Shrubs are distinguished by using mean nDSM height and
std.dev. of first echo heights, which is assumed to be lower than
for trees.
Figure 8. Classified vegetation segments further separated into
six sub-classes.
This manual set up and selection of attributes and thresholds
will be replaced by automatic classification procedures in future
such as statistical classification trees (Rutzinger et al., 2008) or
Support Vector Machines (Mallet et al., 2008), which have
already been applied to classify single laser points of large
point clouds. The segment-based approach may lead to more
stable features for classification (e.g. mean echo width per
segment; cf. Rutzinger et al., 2008) but is strongly dependent on
the quality and delineation accuracy of the segmentation. The
current state of segmentation and classification provides the
necessary input for vegetation mask generation and derivation
of tree segment parameters (e.g. height, diameter, position) for
visualization purposes by reconstructing artificial tree objects
(cf. Vosselman, 2003). However, for urban tree inventory single
tree detection is required and tree positions should be derived
from stem detection. The class of potential stem segments could
be a starting point for further point cloud based stem extraction.
Multi-level/scale segmentation, i.e. further segmentation on the
derived segments, could solve the problem of over
segmentation (Blaschke, 2010) and join segments belonging to
one tree. Promising studies have already shown the potential of
point cloud based single tree detection for airborne (Reitberger
et al., 2009) and mobile LiDAR data (Rutzinger et al., 2010).

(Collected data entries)
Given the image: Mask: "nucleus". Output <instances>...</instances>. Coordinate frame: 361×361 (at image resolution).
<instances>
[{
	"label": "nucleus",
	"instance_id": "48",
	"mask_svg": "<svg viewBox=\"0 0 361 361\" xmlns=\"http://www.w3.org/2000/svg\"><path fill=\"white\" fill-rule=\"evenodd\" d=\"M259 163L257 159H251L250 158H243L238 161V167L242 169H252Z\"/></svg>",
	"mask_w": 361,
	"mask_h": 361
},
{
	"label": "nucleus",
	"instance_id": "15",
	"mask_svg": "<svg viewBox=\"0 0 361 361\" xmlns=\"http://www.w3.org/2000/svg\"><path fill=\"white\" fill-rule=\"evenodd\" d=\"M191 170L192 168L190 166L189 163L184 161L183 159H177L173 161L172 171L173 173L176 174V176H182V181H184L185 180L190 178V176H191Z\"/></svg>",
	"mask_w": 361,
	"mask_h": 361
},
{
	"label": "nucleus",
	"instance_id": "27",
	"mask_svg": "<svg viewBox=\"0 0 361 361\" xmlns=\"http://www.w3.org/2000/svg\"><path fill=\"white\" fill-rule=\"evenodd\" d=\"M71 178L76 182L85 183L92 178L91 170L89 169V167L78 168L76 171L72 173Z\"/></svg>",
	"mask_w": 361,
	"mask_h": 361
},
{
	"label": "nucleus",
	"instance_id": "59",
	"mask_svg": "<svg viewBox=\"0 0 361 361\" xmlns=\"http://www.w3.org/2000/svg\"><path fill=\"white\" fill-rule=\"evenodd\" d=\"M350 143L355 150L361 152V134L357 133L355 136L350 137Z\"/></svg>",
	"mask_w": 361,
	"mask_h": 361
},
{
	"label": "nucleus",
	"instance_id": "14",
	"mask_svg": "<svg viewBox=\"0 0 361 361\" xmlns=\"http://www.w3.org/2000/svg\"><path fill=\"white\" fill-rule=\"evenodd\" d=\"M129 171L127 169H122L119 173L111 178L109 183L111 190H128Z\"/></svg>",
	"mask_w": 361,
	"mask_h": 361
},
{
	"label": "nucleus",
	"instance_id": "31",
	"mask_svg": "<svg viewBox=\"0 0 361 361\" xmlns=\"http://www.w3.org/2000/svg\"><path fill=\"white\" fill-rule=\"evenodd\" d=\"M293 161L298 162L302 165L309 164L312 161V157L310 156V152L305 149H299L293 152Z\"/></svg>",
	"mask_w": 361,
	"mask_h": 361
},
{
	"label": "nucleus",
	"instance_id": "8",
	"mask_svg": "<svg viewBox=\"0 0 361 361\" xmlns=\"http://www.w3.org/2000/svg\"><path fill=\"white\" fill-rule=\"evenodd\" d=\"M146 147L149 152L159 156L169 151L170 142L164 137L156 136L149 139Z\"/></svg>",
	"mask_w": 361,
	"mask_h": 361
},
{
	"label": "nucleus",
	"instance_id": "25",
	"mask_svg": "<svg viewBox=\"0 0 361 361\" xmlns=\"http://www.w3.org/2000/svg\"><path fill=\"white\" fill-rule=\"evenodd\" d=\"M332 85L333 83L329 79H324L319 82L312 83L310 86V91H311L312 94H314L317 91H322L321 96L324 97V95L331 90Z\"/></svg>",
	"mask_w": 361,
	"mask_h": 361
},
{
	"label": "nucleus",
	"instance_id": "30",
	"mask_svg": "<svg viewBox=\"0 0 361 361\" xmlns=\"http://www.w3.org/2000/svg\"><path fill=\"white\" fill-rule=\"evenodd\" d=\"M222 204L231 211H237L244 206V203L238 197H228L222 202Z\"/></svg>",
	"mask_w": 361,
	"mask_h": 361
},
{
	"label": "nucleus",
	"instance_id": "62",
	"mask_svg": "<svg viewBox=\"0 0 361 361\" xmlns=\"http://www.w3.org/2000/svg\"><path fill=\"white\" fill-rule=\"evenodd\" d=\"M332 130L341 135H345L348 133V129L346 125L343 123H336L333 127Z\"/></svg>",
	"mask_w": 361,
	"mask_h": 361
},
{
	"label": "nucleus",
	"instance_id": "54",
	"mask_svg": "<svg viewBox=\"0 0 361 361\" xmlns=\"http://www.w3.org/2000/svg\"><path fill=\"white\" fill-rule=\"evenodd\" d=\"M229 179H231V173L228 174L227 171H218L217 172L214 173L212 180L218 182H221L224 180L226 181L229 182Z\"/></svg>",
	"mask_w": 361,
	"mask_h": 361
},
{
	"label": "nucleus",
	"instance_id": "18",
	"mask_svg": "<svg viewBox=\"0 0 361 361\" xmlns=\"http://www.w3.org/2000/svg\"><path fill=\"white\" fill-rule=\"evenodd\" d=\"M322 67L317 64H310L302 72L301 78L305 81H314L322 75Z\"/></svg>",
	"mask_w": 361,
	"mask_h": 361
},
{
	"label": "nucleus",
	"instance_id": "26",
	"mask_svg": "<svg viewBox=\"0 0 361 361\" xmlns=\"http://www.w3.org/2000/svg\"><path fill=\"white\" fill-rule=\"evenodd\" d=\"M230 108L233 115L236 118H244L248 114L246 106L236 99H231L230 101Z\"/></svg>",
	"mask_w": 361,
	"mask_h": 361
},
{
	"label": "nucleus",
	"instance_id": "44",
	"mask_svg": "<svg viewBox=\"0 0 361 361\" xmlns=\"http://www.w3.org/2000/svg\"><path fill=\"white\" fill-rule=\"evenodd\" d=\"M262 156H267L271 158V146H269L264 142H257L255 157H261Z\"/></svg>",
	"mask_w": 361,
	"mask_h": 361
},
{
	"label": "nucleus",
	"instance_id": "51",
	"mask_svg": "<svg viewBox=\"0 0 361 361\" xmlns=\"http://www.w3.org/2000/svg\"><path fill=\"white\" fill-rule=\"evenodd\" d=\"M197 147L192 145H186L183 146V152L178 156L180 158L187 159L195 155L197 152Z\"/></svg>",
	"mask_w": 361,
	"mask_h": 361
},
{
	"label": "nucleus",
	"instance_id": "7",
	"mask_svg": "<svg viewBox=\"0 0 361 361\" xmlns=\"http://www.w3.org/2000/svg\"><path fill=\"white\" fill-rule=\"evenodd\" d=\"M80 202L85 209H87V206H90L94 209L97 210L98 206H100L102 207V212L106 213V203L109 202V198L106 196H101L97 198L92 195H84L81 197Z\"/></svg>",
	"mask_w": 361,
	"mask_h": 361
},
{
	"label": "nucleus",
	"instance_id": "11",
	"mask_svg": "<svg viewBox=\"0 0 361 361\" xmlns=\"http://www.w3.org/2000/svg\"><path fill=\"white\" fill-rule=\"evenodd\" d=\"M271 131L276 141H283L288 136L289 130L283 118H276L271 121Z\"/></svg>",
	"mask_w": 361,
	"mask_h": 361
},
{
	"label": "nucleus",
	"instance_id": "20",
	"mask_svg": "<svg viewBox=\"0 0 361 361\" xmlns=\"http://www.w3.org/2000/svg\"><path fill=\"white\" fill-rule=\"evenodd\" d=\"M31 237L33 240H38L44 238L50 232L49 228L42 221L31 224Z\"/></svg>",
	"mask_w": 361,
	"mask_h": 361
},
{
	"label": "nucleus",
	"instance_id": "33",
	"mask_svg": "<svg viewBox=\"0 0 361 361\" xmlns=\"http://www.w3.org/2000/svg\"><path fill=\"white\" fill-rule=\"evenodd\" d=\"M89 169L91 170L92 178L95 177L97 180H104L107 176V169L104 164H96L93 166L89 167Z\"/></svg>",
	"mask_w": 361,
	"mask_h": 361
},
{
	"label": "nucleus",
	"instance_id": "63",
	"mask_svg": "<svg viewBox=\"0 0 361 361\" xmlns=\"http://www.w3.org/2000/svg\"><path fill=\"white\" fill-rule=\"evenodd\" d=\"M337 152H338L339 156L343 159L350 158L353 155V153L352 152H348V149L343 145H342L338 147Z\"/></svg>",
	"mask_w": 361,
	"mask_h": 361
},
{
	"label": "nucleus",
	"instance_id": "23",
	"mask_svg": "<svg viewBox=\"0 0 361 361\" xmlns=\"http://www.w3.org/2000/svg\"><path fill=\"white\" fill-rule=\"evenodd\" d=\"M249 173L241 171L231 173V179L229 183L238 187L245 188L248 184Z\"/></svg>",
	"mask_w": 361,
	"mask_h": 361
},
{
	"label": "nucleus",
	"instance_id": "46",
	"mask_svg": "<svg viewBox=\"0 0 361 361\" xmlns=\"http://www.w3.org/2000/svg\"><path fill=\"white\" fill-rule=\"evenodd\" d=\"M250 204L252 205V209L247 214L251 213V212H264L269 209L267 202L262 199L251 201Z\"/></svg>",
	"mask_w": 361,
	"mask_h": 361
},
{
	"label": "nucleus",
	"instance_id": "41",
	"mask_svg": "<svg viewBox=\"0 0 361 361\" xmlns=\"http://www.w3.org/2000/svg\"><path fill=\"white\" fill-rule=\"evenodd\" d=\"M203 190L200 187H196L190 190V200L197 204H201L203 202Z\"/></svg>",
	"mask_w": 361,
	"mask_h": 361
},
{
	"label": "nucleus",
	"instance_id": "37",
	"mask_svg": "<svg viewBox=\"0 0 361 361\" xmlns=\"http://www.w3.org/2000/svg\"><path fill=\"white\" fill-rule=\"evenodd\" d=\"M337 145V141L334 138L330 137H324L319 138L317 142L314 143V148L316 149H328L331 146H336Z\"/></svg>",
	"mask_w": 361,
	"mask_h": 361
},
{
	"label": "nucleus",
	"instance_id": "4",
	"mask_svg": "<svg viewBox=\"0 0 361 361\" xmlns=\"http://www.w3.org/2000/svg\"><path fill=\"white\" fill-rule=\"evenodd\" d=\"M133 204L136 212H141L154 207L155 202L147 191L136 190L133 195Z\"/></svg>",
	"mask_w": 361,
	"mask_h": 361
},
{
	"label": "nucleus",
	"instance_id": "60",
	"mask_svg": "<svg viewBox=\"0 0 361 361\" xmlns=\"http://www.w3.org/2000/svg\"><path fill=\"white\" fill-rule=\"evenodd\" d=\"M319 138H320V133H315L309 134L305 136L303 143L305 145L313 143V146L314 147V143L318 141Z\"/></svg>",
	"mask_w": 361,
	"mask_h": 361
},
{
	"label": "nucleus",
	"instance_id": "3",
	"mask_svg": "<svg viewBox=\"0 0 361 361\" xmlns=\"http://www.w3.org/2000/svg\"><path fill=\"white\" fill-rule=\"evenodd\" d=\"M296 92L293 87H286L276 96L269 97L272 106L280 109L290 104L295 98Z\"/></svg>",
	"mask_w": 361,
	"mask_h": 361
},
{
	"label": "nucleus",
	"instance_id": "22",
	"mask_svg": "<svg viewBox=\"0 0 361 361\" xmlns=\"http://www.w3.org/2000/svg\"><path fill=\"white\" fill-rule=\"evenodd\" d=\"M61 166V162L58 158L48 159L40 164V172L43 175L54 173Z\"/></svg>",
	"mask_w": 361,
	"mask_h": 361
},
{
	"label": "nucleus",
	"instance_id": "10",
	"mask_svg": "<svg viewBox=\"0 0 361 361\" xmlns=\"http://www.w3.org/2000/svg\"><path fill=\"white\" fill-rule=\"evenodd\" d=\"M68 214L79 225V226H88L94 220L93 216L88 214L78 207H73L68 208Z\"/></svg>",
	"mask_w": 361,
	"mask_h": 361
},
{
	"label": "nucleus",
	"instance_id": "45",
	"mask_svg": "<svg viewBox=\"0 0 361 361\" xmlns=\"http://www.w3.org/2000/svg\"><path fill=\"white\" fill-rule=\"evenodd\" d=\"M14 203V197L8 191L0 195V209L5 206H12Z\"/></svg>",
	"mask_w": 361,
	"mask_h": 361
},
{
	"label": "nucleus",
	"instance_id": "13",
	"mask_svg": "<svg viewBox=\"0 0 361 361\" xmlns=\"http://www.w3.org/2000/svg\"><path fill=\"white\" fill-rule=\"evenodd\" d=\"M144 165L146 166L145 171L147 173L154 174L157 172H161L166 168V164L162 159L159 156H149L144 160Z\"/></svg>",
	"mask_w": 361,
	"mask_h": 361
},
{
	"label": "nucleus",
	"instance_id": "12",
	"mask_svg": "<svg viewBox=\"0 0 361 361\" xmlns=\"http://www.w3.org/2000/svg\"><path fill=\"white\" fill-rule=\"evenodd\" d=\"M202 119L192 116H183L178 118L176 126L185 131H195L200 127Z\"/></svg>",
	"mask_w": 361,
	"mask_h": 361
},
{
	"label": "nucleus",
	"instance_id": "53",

▸ Work to do:
1) From the vegetation classification text, copy verbatim the stretch from "Multi-level/scale segmentation, i.e." through "et al., 2010).".
2) Answer these from the vegetation classification text:
(a) Which two measures are used to distinguish shrubs?
(b) Which two automatic procedures are named as future replacements for the manual setup?
(c) What could solve the problem of over segmentation?

▸ Exercise responses:
1)
Multi-level/scale segmentation, i.e. further segmentation on the
derived segments, could solve the problem of over
segmentation (Blaschke, 2010) and join segments belonging to
one tree. Promising studies have already shown the potential of
point cloud based single tree detection for airborne (Reitberger
et al., 2009) and mobile LiDAR data (Rutzinger et al., 2010).

2)
(a) Mean nDSM height and the standard deviation of first echo heights.
(b) Statistical classification trees and Support Vector Machines.
(c) Multi-level/scale segmentation, meaning further segmentation on the derived segments.